EXERCÍCIO PROPOSTO 1: No texto sobre prédios em São Paulo, até quantos andares são permitidos na vasta porção mista da cidade?
EXERCÍCIO PROPOSTO 2: Transcreva tudo do texto sobre prédios em São Paulo, desde "Paris, utilizada como" até "da região metropolitana.".
EXERCÍCIO PROPOSTO 3: Indique se cada afirmação concorda com o texto sobre prédios em São Paulo, respondendo sim ou não e citando as palavras do texto que decidem: (a) La Défense fica dentro dos limites de Paris. (b) Quem escreve mora na Zona Leste. (c) Paris tem bairros centrais de mansões.

TRECHO DO TEXTO:
++++++++++++++++++++
Paris, utilizada como exemplo com bastante licença poética, está muito mais próxima da suposta dicotomia brasileira em prédios e casas, ainda que sem a disseminação de grandes condomínios-clube. A diferença sublime, no caso de Paris, é que ninguém se presta à defesa ultrajante de bairros centrais de mansões, simplesmente porque não parece existir nenhum. Existem edifícios de baixo gabarito, vários deles com apartamentos insalubres e minúsculos, bem como imensos subúrbios de casas. O dilema envolvendo espaço e localização é ditado pela estética, salvo algumas exceções, como a região de La Défense, uma espécie de centralidade de negócios, já fora dos limites de Paris, mas dentro da região metropolitana.

Em outras palavras, Paris não é um bom exemplo e São Paulo não carrega herança similar. Temos inúmeros edifícios irrelevantes que podem ser demolidos sem prejuízo e sem qualquer alarde. Saliento que, quando tais imóveis estão localizados num eixo de estruturação do plano diretor, a fachada ativa em novos empreendimentos verticais, é obrigatória, ao contrário do que ficou parecendo na conversa dos dois figurões. Espero não precisar explicar também que temos muitos prédios baixos construídos em décadas passadas e, até mesmo, prédios de baixo gabarito novos, inclusive, escancarando quão violenta e injusta é a conciliação do ordenamento territorial da capital.

Motivação Os chamados “predinhos” se transformaram numa espécie de “produto validado” para progressistas endinheirados que buscam localização estratégica, como bairros centrais com boa oferta de empregos e amenidades, com forte diferenciação em relação às classes médias e altas. O desejo (ainda que velado) de exclusividade e filtragem socioeconômica robusta é ofuscado pela tentativa de convencimento (próprio ou auxiliado pelo mercado) de que tudo não passa da busca por uma relação charmosa entre pessoas e cidade, uma versão de aço e concreto da “gastronomia afetiva” que superfatura cafés e torradas no “bairro nobre” mais próximo de você.

Ninguém aqui é trouxa, viu, doutor Mauro? A ampliação do acesso ao ensino superior não serve apenas como mera retórica eleitoreira, mas também tem efeitos práticos, um deles é que elementos marginais e irrelevantes ganham capacidade para questionar intelectuais que, até ontem, gozavam de prestígio inquestionável devido à baixíssima mobilidade social e acadêmica ainda que o Brasil do passado vergonhosamente proporcionava. Não mais.

Vale apontar ainda que uma vasta porção da cidade de São Paulo é mista (mescla residências e comércios) e só permite edifícios de até 8 andares e sem obrigação de fachada ativa, os quais dividem espaço com casas térreas e assobradas, além de edifícios mais antigos. Como morador da Zona Leste, estou de braços abertos para receber o doutor na minha vizinhança e me coloco à disposição para ajudar na mudança.
++++++++++++++++++++
REGISTROS DE DADOS:

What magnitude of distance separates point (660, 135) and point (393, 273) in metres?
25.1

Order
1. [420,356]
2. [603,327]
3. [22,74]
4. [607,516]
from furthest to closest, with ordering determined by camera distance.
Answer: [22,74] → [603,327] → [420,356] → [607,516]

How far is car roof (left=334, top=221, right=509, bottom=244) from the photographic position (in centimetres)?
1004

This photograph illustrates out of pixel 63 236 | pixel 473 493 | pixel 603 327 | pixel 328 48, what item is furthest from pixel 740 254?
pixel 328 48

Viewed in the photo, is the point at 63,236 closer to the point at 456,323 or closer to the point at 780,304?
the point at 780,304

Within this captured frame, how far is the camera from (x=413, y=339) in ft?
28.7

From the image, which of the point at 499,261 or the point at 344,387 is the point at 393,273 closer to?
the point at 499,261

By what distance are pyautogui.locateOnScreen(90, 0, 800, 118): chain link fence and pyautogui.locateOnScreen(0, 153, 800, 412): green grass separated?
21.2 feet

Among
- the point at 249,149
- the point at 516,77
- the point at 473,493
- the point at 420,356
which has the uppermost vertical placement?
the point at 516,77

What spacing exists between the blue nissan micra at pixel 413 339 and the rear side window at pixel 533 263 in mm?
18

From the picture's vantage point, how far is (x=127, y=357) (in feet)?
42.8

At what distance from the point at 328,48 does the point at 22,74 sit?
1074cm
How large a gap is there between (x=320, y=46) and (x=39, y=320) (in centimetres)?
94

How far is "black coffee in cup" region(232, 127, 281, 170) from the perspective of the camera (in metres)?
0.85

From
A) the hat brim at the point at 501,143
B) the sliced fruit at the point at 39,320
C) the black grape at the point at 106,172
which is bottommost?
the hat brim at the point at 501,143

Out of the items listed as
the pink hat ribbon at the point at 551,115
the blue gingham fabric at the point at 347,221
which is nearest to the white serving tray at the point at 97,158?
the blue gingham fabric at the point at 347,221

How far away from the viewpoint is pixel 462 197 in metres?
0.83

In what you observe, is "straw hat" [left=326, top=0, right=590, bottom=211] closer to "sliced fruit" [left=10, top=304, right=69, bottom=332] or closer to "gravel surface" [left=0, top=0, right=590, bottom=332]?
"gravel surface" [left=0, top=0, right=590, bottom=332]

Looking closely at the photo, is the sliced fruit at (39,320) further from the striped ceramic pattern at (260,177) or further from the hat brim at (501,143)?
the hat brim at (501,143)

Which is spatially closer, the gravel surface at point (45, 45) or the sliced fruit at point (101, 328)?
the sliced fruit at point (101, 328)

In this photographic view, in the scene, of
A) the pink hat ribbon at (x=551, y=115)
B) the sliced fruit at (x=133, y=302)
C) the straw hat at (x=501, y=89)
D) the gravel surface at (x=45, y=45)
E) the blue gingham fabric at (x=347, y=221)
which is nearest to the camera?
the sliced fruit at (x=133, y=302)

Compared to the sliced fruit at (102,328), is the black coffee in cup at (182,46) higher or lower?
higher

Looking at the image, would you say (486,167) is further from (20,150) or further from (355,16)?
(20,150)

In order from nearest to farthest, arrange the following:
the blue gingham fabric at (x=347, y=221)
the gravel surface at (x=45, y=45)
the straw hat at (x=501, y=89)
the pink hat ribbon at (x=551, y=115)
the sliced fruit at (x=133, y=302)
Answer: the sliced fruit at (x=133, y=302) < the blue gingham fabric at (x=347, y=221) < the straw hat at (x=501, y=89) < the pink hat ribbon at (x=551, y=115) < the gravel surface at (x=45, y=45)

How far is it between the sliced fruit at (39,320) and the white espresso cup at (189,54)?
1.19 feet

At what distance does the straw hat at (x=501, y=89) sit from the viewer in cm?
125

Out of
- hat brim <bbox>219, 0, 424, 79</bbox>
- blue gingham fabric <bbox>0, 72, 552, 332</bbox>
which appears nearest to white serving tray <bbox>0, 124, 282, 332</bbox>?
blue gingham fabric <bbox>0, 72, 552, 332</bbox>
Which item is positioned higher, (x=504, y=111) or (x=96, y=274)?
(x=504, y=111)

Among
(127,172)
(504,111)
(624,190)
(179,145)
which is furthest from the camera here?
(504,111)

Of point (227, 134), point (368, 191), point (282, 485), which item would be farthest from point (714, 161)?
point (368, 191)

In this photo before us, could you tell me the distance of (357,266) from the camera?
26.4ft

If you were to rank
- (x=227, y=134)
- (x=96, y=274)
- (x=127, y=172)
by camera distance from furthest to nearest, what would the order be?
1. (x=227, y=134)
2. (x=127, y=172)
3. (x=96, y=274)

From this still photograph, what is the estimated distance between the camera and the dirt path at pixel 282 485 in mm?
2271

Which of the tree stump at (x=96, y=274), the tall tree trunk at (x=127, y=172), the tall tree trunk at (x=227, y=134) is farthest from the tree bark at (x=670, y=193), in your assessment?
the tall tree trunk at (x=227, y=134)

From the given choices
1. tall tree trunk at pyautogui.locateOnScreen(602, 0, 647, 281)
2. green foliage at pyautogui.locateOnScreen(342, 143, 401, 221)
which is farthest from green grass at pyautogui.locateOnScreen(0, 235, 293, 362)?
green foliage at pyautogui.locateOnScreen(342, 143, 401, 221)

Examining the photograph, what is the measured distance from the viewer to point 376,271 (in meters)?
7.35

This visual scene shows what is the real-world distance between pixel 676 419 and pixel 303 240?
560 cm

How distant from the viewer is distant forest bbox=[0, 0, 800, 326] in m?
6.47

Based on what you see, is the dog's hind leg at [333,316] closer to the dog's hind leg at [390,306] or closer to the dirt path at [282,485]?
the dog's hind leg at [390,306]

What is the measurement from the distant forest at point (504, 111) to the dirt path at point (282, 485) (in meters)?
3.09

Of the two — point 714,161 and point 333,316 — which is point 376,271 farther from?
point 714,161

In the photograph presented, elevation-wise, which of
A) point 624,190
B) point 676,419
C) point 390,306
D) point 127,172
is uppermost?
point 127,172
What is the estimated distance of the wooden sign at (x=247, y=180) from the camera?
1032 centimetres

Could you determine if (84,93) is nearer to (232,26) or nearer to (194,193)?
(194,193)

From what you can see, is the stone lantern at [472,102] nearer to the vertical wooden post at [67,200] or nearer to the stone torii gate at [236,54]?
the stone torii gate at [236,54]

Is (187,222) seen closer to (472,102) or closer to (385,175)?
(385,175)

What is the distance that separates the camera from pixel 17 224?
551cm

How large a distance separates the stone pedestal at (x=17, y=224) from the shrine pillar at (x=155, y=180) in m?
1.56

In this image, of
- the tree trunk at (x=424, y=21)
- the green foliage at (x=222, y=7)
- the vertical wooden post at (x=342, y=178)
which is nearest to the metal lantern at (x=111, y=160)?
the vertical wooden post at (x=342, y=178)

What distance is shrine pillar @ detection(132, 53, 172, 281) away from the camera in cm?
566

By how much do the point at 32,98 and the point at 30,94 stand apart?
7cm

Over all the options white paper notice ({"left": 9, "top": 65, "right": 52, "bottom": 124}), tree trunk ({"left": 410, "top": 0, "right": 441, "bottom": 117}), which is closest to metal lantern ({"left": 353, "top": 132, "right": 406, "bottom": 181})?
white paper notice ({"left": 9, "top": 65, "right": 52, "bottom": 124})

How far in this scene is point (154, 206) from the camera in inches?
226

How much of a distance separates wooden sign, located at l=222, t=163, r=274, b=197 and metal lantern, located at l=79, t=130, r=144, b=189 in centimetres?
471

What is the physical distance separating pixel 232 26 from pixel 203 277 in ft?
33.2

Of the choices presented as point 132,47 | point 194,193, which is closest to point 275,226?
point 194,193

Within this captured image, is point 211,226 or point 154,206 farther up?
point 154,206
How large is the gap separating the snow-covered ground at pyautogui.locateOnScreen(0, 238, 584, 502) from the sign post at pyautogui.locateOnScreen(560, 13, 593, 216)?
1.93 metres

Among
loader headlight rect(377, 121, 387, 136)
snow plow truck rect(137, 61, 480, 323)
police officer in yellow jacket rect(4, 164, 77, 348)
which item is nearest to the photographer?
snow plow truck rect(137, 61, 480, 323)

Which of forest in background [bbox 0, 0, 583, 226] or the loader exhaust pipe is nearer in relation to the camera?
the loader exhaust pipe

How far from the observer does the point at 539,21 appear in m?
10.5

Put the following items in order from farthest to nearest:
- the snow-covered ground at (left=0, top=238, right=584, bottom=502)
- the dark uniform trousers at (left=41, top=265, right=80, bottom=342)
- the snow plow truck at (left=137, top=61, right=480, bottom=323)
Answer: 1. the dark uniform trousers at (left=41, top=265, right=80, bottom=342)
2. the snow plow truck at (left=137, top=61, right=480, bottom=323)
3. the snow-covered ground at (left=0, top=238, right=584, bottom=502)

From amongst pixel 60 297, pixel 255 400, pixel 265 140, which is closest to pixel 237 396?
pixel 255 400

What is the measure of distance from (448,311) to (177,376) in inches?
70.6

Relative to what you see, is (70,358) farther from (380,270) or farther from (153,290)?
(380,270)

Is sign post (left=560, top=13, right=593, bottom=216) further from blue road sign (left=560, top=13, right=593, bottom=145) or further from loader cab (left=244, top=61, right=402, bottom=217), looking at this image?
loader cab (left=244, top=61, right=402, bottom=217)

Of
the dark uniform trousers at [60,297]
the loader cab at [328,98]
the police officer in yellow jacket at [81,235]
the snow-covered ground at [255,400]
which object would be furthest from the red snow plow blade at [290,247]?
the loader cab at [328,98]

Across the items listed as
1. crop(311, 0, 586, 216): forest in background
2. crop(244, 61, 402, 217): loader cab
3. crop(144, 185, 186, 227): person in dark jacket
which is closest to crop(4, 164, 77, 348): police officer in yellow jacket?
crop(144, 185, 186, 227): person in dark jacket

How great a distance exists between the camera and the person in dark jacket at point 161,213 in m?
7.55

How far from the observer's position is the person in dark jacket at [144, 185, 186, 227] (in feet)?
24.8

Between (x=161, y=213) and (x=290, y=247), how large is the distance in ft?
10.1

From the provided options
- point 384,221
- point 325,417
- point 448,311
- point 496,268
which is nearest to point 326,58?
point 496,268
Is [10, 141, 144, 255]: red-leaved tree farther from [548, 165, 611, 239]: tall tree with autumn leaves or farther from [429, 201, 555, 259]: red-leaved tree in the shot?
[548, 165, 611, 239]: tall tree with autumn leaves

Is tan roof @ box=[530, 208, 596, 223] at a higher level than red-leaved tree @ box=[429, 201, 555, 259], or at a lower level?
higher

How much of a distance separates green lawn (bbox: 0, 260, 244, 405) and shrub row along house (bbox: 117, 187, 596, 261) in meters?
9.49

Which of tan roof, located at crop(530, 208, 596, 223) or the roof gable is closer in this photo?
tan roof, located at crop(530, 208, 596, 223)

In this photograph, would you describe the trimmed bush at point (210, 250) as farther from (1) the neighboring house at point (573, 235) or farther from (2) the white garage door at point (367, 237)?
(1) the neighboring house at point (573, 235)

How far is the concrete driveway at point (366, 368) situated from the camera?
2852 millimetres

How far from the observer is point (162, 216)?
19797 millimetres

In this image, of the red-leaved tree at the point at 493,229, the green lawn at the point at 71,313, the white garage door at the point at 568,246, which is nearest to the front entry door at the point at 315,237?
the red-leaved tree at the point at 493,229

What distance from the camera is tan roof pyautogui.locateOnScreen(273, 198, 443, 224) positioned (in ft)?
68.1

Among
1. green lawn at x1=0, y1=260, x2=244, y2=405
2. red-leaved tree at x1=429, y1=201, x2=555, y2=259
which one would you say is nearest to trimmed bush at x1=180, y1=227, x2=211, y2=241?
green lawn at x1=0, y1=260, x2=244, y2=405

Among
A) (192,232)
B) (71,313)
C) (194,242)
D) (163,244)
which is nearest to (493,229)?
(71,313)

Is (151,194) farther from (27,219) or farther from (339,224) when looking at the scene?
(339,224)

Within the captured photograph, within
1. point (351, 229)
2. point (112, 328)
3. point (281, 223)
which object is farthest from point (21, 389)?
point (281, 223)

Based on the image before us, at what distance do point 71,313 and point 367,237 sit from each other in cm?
++++++++++++++++++++
RESOLUÇÃO 1: Até 8 andares.

RESOLUÇÃO 2:
Paris, utilizada como exemplo com bastante licença poética, está muito mais próxima da suposta dicotomia brasileira em prédios e casas, ainda que sem a disseminação de grandes condomínios-clube. A diferença sublime, no caso de Paris, é que ninguém se presta à defesa ultrajante de bairros centrais de mansões, simplesmente porque não parece existir nenhum. Existem edifícios de baixo gabarito, vários deles com apartamentos insalubres e minúsculos, bem como imensos subúrbios de casas. O dilema envolvendo espaço e localização é ditado pela estética, salvo algumas exceções, como a região de La Défense, uma espécie de centralidade de negócios, já fora dos limites de Paris, mas dentro da região metropolitana.

RESOLUÇÃO 3:
(a) Não: "já fora dos limites de Paris, mas dentro da região metropolitana".
(b) Sim: "Como morador da Zona Leste".
(c) Não: "simplesmente porque não parece existir nenhum".